Bil/sen de olur bilme/sen de,
Yorgunum Dünya teninde,
Sev/sen de olur sevme/sen de,
Üzgünüm Dünya teninde...
Bir yürek harbinden çıkıp,
Yollara düşmeyi kolay sanma...
Parça parça, bölük bölük acılarla sabahlayıp,
Tebessümü taçlandırmayı kolay sanma,
Unutmalara nakşeylemedim hiç gönlümü,
Dualara yüz sürüp, gözyaşlarıyla sardım hüznü...!
Şimdi yüreğimden söküp atabilsem,
Kaldırabilir miyim dualarımın ağırlığını,
Gelip geçen zamanı eleyip ömrüme ek yapsalar,
Biliyorum, yine düşersin dualarıma gözyaşlarıyla...
Kimin duasıyla düştün ki ömrüme,
Hâr oldun düştün yüreğime,
Nar oldun düştün ellerime,
Hâr-ı nar oldun düştün yutkunamadığım cümlelere...
Narbuhar oldun; yüreğimde nar, elimde nur oldun...
Bu aşk; şehit düşer mi ki yüreğimde...!
Damla gözyaşlarım damla, Pınar gibi ol...
Yürek yansın hâr-ı nar olsun, Pınar'a dolsun...
Şimdi acı bir nefes gibisin, kalbimin ritmisin...
Pınar'a düşen sert bir ç/ağlayan gibisin...
Büklüm büklüm yüreğim bükülür...
Gözlerimin yası yine Pınar'a dökülür...!
Şimdilerde;
Zemheri ayazlarda kaldım,
Dışarıda nice nice kurtlar uyur,
Dalıp dalıp kaybolduğum aşka,
Nice gözler kurulur.
Acıları hiç esirgemedim kendimden,
Kaçmadım ki hiç sîretine namzet kayıp suretinden,
Kaçtım hep nefsimden...!
Gecenin bir yarısı ve sessizlik insanı içine çektikçe çekiyor.
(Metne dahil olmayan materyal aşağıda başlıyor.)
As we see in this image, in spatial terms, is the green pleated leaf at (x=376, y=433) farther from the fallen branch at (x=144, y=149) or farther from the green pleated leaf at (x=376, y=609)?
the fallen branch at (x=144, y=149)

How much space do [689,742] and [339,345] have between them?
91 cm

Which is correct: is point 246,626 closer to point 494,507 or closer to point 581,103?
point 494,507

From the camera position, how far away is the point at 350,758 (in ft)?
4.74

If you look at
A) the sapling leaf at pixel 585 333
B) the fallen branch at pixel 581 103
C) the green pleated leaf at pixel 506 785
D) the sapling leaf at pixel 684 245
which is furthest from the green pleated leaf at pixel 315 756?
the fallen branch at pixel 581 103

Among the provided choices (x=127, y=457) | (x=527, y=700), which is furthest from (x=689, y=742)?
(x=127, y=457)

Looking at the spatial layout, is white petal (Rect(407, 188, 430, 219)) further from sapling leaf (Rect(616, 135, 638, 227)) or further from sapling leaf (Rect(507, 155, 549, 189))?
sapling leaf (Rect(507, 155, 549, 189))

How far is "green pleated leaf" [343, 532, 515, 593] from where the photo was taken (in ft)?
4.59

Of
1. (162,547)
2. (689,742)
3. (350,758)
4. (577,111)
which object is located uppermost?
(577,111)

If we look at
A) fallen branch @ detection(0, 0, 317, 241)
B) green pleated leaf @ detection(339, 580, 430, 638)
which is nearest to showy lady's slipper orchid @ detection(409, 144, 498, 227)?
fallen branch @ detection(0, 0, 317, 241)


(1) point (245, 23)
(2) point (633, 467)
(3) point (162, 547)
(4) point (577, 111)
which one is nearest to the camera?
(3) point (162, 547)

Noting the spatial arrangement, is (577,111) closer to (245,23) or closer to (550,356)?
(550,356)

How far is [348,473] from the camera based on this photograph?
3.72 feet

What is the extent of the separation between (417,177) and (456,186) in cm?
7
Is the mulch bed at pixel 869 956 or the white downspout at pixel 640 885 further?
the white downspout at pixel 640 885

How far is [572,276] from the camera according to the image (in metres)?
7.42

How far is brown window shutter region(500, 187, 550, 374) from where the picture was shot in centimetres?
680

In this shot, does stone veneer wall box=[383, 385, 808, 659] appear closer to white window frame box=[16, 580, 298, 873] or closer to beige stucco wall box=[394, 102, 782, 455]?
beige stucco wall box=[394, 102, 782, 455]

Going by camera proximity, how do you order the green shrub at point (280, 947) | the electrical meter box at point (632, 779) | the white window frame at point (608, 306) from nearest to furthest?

Dilimde aşk, gözlerimde yıldızlar... Avuçlarımın arasından süzülerek geçen, bağrında pınarların kokusunu saklayan serin rüzgar...!
Fısıldıyor içimde ki ses, aşk nedir diye?
Sessizce ruha işleyen, hücrelere ilmek ilmek işlenen,
Arayıp da bulamadığın, bulup da doyamadığın,
Sessizce yakan, sessizce kavuran, göz yaşına sarılan,
Dünya kabuğuna sığmayan, yürekte can atan,
Ve;
Esiyor içimdeki nefes ruhuma!
Aşk; Allah'tır...!
Diye...
Aşk ALLAH'tır!
Dua ile...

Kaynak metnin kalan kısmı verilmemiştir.